— Start —

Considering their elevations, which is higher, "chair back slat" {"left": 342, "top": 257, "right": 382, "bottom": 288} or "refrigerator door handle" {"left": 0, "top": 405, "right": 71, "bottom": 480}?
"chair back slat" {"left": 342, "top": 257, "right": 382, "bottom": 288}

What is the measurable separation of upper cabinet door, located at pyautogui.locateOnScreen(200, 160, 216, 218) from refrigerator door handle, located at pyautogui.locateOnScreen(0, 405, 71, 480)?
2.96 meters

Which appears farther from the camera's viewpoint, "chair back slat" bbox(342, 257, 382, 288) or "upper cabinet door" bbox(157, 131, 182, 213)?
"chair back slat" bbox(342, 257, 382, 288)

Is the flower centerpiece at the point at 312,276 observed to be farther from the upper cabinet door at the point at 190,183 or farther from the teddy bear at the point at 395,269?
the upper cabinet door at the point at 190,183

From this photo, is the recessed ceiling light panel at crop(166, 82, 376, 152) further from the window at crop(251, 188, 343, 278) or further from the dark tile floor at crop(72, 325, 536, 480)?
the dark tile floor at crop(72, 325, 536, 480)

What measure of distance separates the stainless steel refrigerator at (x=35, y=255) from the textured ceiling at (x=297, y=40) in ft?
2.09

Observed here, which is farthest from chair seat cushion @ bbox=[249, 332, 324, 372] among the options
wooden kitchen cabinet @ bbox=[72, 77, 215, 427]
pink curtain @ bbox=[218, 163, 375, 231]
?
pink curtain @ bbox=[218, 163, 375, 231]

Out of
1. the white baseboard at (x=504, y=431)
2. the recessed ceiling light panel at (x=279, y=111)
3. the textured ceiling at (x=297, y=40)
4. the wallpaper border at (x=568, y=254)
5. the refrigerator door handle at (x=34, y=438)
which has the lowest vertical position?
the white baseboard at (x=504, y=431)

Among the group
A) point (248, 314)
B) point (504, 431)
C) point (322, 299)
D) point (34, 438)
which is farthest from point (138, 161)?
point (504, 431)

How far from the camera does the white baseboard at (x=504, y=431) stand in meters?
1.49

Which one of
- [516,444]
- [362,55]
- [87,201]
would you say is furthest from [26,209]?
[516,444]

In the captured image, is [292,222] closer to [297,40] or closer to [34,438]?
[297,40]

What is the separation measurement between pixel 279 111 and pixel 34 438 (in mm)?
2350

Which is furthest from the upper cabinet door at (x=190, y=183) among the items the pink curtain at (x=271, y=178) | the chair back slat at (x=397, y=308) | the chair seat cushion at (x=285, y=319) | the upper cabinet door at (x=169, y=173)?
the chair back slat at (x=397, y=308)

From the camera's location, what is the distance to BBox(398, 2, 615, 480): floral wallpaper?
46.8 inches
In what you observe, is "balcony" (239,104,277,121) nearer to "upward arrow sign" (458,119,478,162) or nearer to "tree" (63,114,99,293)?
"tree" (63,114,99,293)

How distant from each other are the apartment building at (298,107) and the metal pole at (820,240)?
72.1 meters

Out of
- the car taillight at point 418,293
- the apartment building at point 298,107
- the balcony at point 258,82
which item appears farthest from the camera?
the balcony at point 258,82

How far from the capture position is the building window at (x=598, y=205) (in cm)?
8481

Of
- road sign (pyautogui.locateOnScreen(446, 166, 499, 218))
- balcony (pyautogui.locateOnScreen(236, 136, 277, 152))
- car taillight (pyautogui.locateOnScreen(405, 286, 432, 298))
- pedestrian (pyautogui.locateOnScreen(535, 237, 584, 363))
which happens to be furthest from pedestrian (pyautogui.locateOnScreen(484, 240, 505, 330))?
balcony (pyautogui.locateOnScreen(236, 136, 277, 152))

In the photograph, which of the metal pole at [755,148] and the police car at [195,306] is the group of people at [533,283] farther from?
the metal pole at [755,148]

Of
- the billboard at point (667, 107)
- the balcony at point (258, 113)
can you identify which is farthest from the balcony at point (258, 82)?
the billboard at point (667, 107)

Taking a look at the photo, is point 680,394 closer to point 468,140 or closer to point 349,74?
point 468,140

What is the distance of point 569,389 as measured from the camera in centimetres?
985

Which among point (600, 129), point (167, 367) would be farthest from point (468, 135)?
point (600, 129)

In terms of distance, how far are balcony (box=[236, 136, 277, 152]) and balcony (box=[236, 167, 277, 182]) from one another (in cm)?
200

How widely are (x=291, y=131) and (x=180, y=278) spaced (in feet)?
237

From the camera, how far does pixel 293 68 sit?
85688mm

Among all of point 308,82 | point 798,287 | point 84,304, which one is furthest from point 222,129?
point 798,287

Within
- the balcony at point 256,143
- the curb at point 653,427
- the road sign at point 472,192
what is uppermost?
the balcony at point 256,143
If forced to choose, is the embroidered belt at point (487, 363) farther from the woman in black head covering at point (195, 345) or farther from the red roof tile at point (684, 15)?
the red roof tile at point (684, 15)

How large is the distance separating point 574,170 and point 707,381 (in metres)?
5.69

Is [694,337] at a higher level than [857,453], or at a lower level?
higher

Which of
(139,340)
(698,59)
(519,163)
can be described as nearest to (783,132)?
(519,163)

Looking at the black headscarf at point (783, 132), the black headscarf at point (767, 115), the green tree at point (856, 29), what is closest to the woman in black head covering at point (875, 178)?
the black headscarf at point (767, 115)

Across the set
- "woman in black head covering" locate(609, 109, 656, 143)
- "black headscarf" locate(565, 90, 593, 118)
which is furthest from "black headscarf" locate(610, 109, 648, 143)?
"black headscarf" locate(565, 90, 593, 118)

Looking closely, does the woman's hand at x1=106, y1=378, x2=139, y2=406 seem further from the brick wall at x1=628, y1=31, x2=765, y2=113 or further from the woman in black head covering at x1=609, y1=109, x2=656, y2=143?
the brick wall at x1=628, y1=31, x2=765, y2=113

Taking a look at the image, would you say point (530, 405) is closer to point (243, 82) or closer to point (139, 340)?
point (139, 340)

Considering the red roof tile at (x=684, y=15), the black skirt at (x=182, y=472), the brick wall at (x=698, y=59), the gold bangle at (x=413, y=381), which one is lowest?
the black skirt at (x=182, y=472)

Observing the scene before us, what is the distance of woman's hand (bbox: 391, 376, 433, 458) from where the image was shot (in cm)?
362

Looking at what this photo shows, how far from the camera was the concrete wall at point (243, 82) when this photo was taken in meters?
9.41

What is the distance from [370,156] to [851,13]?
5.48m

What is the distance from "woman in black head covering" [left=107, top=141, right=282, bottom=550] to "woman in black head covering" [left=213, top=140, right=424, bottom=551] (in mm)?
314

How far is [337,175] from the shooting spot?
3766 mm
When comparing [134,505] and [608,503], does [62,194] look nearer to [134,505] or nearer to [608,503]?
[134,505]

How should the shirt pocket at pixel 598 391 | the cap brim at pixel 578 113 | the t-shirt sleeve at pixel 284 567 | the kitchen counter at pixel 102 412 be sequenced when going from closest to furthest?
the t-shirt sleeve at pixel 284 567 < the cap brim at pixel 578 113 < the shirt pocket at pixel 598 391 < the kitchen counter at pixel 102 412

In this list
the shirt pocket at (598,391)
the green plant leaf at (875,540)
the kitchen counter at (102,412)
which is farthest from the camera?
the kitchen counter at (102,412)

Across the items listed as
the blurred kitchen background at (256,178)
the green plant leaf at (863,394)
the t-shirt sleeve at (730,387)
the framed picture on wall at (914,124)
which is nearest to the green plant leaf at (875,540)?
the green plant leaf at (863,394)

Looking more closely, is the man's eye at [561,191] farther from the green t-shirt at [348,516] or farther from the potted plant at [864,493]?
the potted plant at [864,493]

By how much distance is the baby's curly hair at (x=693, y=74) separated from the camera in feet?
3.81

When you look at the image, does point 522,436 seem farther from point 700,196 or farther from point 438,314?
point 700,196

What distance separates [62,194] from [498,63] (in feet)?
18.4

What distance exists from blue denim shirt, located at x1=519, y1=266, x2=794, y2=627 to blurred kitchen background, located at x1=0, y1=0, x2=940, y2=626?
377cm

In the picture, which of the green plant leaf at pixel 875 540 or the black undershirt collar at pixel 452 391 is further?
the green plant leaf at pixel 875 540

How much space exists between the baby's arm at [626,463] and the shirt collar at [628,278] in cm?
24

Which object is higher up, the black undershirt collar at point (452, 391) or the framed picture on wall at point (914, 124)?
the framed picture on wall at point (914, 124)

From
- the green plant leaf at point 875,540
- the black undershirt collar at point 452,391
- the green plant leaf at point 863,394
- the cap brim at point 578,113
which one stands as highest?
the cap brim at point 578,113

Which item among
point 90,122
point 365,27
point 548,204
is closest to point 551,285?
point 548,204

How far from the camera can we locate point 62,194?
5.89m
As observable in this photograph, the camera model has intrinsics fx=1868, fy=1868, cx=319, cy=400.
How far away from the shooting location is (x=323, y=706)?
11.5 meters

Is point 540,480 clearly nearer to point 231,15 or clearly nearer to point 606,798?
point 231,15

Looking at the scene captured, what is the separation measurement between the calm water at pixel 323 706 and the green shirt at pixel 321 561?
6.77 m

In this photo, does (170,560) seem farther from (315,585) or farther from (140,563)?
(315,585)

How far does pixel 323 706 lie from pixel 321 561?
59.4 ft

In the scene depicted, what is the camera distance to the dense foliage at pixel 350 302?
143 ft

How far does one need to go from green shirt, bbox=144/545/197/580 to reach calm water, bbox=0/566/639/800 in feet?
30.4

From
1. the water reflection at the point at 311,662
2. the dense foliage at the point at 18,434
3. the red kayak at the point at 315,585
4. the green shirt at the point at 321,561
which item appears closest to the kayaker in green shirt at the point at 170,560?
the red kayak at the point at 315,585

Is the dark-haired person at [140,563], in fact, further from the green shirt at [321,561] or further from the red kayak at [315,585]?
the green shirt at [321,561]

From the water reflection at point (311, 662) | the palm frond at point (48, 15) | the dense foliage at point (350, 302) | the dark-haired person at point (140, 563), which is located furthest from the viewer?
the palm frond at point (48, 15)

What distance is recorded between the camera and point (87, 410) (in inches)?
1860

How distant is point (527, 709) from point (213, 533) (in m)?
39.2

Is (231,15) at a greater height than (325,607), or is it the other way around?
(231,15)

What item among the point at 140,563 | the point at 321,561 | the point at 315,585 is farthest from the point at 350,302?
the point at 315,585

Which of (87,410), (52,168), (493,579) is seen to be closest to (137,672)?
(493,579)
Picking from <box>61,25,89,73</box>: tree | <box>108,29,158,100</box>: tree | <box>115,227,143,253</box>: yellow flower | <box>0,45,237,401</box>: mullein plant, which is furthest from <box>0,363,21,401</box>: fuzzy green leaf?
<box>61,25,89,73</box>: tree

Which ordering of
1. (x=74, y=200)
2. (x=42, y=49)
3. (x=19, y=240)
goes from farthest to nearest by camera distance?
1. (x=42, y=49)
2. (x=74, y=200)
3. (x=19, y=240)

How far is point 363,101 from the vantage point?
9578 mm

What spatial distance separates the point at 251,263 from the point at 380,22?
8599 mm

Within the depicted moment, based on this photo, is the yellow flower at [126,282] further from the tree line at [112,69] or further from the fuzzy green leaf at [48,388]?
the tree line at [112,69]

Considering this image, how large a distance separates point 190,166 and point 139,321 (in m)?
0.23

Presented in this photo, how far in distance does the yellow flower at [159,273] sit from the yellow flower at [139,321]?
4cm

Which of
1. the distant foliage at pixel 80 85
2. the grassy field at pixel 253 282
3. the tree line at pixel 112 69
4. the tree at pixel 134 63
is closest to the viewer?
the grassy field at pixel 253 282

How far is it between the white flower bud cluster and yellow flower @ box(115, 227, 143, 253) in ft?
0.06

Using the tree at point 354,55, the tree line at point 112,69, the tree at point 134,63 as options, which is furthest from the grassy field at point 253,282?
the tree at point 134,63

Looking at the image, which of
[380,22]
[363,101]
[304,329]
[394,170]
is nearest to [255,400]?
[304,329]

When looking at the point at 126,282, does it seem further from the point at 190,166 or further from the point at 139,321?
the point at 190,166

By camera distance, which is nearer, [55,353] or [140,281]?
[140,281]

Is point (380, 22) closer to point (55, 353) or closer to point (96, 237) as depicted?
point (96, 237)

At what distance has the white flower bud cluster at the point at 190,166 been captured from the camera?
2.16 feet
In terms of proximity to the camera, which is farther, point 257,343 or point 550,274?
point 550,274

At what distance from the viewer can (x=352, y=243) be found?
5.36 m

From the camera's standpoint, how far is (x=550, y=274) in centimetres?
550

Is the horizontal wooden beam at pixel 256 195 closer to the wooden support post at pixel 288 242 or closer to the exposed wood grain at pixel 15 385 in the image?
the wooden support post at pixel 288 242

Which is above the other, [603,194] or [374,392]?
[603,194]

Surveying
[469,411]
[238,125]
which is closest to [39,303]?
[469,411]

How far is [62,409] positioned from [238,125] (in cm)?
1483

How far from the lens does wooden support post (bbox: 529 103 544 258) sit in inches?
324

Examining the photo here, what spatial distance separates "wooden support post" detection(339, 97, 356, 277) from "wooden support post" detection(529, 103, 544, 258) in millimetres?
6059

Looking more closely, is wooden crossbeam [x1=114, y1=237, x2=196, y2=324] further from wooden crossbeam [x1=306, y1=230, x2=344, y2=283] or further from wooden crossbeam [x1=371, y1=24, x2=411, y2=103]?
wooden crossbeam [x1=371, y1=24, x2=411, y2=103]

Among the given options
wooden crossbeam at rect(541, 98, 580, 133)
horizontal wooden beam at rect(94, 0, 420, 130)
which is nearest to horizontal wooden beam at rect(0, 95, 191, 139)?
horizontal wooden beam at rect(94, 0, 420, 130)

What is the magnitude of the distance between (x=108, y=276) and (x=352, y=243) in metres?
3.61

— End —

Extract every line from the one with "Looking more closely, is wooden" down to the final line above, both included, exactly as written.

**Answer for this exercise**.
Looking more closely, is wooden crossbeam [x1=114, y1=237, x2=196, y2=324] further from wooden crossbeam [x1=306, y1=230, x2=344, y2=283] or further from wooden crossbeam [x1=371, y1=24, x2=411, y2=103]?
wooden crossbeam [x1=371, y1=24, x2=411, y2=103]

Among the given options
wooden crossbeam at rect(541, 98, 580, 133)
horizontal wooden beam at rect(94, 0, 420, 130)
which is nearest to horizontal wooden beam at rect(0, 95, 191, 139)?
horizontal wooden beam at rect(94, 0, 420, 130)

What is the magnitude of the distance between (x=108, y=276) and (x=352, y=243) in metres?
3.61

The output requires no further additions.